Mass POW Swap Frees 160 Ukrainians, Including Mariupol Defenders, but Leaves Frontline Questions
Ukraine and Russia have conducted a major prisoner exchange, trading 160 captives each in a swap that brings home 160 Ukrainian servicemen held since 2022, including 115 defenders of Mariupol and Azovstal. The deal offers rare relief in a grinding war — and raises fresh questions about how both sides value captives, morale and leverage as fighting intensifies.
In a war defined by attrition and artillery statistics, the return of living people across the front line is one of the few moments that cuts through the numbing numbers. On 26 June, Ukraine confirmed that 160 of its servicemen held since 2022 have been freed in a prisoner exchange with Russia, many of them defenders of Mariupol and the Azovstal steelworks whose fate has been watched closely since the city fell.
The swap followed a 160‑for‑160 formula, according to Russian and Ukrainian announcements. Moscow’s Defense Ministry said 160 Russian prisoners of war were returned in parallel, while Kyiv reported bringing home 160 Ukrainian soldiers who had been in captivity since the early phases of the full‑scale invasion. The exchange took place near the border with Belarus, with the United Arab Emirates again acting as mediator, according to Russian statements.

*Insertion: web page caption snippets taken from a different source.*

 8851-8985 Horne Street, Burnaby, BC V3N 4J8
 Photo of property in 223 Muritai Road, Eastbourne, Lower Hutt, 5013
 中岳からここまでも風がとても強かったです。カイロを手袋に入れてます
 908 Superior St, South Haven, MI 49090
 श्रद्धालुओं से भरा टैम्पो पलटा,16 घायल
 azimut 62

Ukrainian officials said the group includes 115 defenders of Mariupol, among them troops who fought inside the Azovstal plant during the siege that turned the industrial complex into a symbol of resistance. The returning servicemen come from across Ukraine’s armed structures: the regular Armed Forces, Territorial Defense units, the Air Assault and Support Forces, the Navy, the Air Force’s medical and support branches, the National Guard and the border service. Among them are members of the Azov regiment, including officers, according to Ukraine’s human rights commissioner.
For the families waiting since 2022, the exchange is the end of a limbo that has stretched through two years of intermittent lists, rumors and stalled negotiations. While Kyiv has not provided a detailed breakdown of health conditions, many returnees are expected to carry permanent physical and psychological scars. Ukrainian authorities typically move exchanged prisoners directly into medical care and rehabilitation, reflecting both a humanitarian duty and the military’s need to restore experienced personnel where possible.

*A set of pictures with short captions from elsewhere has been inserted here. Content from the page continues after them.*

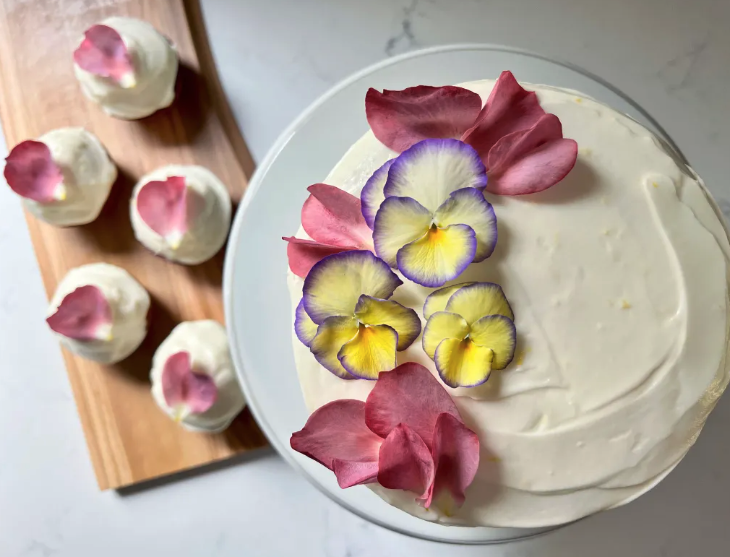 lemon cake lemon frosting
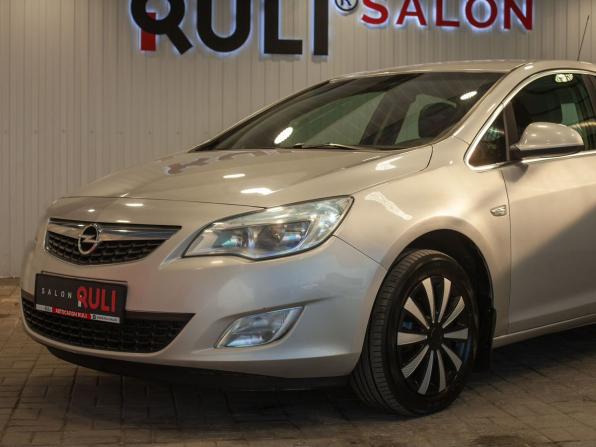 Opel Astra J с пробегом 2011 года, цена 795 000 рублей, 161884 км, хэтчбек, Автокод Объявления
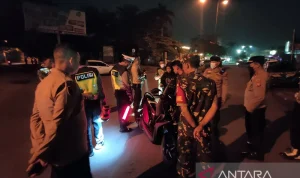 Kepala Desa Lumajang Diserang 10 Orang: Celurit, Keris, dan Penangkapan 10 Pelaku dalam 48 Jam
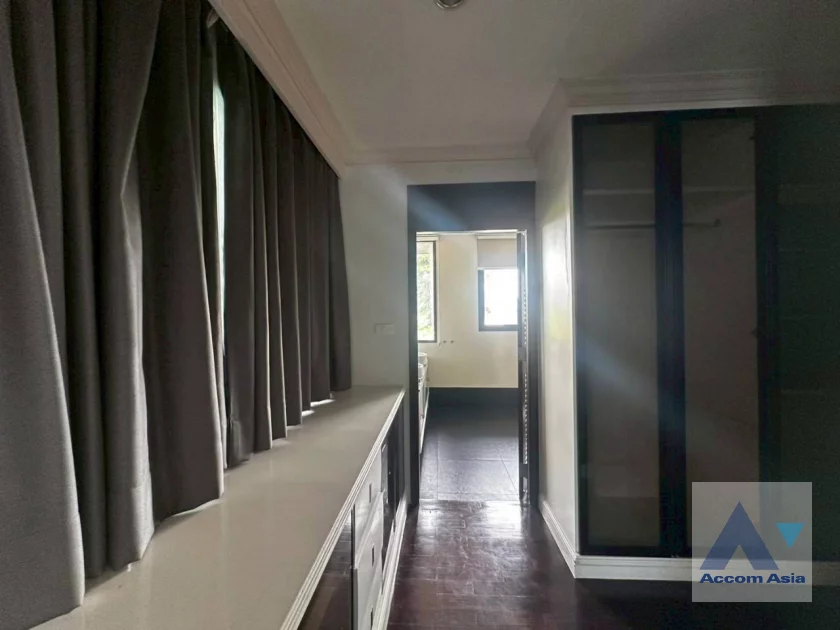 42  5 br House For Rent in Pattanakarn ,Bangkok BTS On Nut at Panya Pattanakarn Village 54937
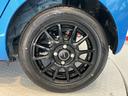 ２ＷＤ　プッシュスタート　コーナーセンサー　アイドリングストップ車　ＬＥＤヘッドライト　フロントフォグランプ　オートライト　オートマチックハイビーム　セパレートシート　運転席・助手席シートヒーター（愛媛県）の中古車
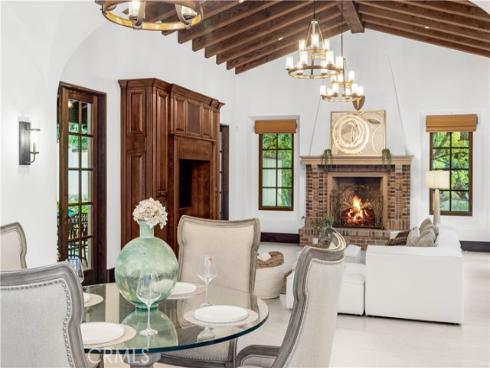 20  Cactus  , Irvine, CA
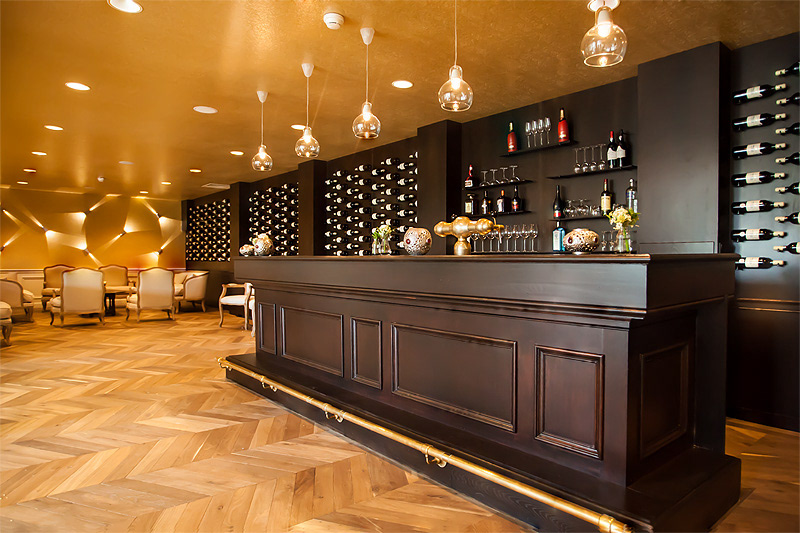 Verbouwde zaal van Hotel de Wilmersberg gefotografeerd voor diverse publicaties en eigen gebruik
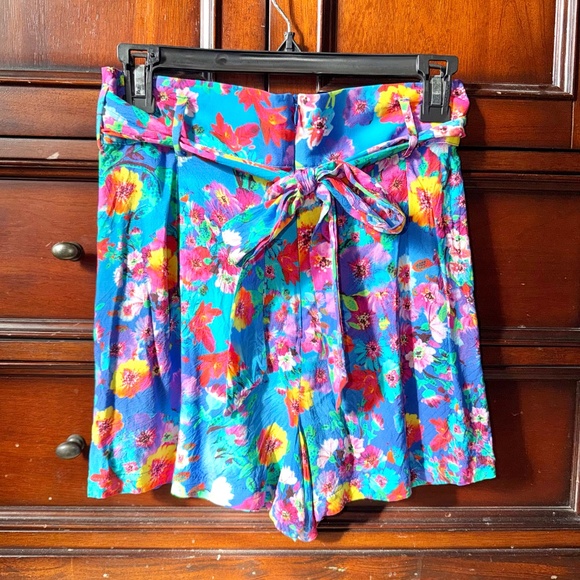 Luli Fama Water Blossoms Vibrant Bermuda short - Size Small - Picture 2 of 6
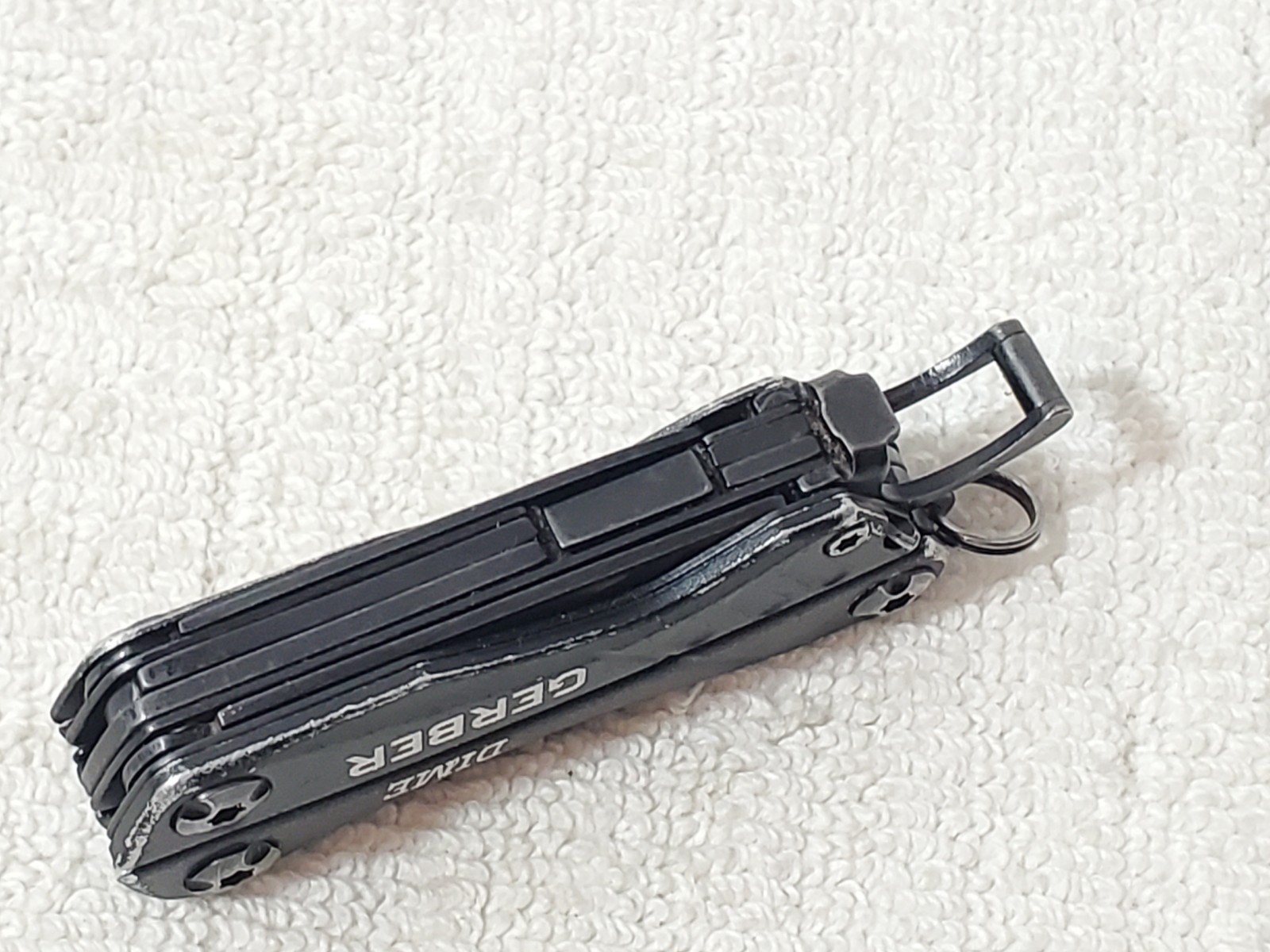 Gerber Dime Black Mini Multi-Tool Black Compact Keychain Pliers Scissors Tool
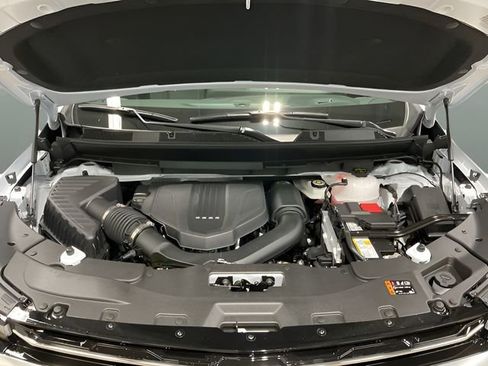 New 2026 Chevrolet Traverse High Country image 3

On the Russian side, the exchange allows the Kremlin to show it is bringing its own soldiers home despite its refusal to publish comprehensive casualty data. Pro‑war commentators had complained in recent months about the pace and terms of swaps, arguing Moscow was conceding too much for too little. The symmetrical numbers in this exchange are likely aimed at blunting criticism that Russia is giving away leverage.

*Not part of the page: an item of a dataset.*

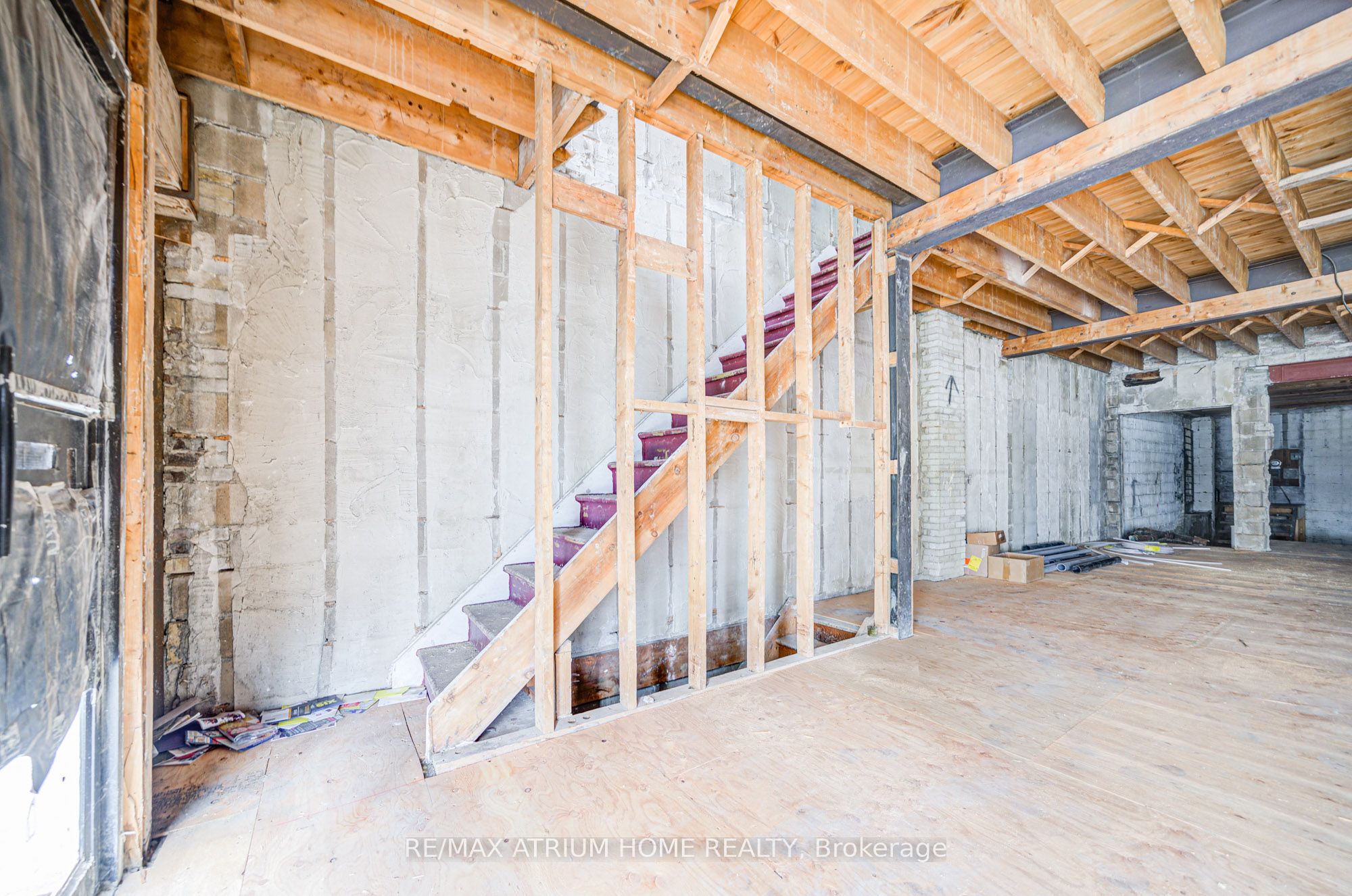 1685 Avenue Road, #Main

Strategically, large prisoner swaps sit awkwardly alongside a battlefield where both countries are mobilizing more men and deploying new technologies. Ukrainian commanders say Russia has more than 720,000 troops in its invasion grouping and is preparing to launch up to 33,000 FPV drones a day, while Russian bloggers lament worsening frontline logistics and shortages of their own drones and analysts. In that context, every trained soldier exchanged has both military value and propaganda weight.
The deal also underscores the role of third‑party states like the UAE, which has emerged as a discreet broker in several high‑profile swaps. For Western governments looking to sustain support for Kyiv while managing ties with influential Gulf states, such mediation offers both an avenue for humanitarian gains and a reminder that leverage in this war is not held only in Washington and Brussels.
Prisoner exchanges do not resolve the underlying conflict, but they do set precedents. Each successful swap makes future deals more politically possible, yet also reveals what each side is willing to trade and at what point it may walk away. The key signals to watch now are whether Ukraine and Russia can institutionalize more regular exchanges, whether specific high‑profile prisoners remain excluded as bargaining chips, and how returning veterans from Mariupol and other sieges reshape public expectations about how far Kyiv should go in negotiating for those still left behind.